To be done: Return the exact lines spanning from the line with "What is the measure" through the last line of the entries, boundaries included, and no others.

Spatial reasoning question data
•••

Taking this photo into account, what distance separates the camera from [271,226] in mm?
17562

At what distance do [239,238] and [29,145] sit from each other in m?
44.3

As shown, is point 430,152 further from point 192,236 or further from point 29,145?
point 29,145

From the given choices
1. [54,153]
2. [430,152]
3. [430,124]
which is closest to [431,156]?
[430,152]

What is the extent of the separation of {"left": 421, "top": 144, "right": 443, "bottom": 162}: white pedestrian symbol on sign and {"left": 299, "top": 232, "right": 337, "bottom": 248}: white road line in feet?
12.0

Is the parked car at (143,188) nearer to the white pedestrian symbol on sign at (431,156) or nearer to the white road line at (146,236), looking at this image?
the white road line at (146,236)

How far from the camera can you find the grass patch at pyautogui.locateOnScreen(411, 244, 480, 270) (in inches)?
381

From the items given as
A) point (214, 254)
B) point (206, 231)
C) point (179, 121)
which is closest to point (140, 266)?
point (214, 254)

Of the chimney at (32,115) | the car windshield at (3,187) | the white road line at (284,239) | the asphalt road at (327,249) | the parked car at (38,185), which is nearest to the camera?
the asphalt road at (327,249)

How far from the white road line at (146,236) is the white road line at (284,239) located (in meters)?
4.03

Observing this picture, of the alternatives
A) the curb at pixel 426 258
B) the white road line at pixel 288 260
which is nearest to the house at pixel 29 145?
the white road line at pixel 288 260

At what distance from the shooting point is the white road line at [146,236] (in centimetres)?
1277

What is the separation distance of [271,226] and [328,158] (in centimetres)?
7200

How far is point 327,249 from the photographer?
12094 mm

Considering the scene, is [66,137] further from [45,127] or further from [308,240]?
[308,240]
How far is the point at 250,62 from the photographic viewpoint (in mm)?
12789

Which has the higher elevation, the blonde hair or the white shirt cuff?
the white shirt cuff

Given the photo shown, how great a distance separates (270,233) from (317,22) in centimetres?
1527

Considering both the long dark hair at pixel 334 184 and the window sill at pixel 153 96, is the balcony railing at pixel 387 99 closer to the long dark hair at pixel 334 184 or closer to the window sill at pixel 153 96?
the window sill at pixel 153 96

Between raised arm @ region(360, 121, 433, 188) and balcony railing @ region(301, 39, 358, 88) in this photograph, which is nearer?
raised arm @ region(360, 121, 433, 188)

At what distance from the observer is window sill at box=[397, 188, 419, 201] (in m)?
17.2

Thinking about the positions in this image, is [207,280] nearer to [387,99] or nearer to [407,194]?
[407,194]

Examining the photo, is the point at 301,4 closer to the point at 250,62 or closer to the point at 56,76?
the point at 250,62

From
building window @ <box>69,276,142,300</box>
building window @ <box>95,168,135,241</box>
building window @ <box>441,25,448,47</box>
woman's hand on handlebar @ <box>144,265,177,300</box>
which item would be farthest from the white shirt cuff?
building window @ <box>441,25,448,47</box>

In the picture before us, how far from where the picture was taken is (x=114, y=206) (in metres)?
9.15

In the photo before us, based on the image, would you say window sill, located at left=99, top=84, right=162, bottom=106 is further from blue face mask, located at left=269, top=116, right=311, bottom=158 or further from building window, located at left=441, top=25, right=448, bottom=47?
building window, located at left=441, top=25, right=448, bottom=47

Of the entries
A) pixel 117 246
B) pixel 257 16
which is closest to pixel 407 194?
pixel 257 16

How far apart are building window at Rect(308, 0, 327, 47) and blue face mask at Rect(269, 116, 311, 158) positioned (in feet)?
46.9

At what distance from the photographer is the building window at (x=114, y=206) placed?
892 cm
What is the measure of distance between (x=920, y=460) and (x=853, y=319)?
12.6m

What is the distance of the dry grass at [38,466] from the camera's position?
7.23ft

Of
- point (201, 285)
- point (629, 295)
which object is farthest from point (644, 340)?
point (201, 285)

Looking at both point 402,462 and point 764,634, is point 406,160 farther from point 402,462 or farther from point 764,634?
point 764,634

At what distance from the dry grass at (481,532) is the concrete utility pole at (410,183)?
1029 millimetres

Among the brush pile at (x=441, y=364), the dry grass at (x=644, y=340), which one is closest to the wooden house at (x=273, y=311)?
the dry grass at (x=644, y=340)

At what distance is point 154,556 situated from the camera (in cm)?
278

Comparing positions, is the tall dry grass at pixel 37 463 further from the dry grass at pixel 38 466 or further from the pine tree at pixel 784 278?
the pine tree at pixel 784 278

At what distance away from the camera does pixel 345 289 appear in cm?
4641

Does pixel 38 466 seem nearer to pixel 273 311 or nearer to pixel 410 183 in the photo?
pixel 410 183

•••

Exercise output:
What is the measure of distance between (x=920, y=460) and (x=853, y=319)?
12.6m

What is the distance of the dry grass at [38,466] from the camera's position?
7.23ft

Of
- point (201, 285)
- point (629, 295)
which object is farthest from point (644, 340)?
point (201, 285)

Looking at both point 402,462 and point 764,634, is point 406,160 farther from point 402,462 or farther from point 764,634?
point 764,634

At what distance from the dry grass at (481,532) is the concrete utility pole at (410,183)?
1029 millimetres

Among the brush pile at (x=441, y=364), the dry grass at (x=644, y=340), which one is closest to the wooden house at (x=273, y=311)?
the dry grass at (x=644, y=340)

At what distance is point 154,556 situated from the camera (in cm)?
278

Comparing positions, is the tall dry grass at pixel 37 463 further from the dry grass at pixel 38 466 or further from the pine tree at pixel 784 278?
the pine tree at pixel 784 278

At what distance away from the camera does pixel 345 289 appear in cm?
4641

Does pixel 38 466 seem nearer to pixel 273 311 or nearer to pixel 410 183 in the photo?
pixel 410 183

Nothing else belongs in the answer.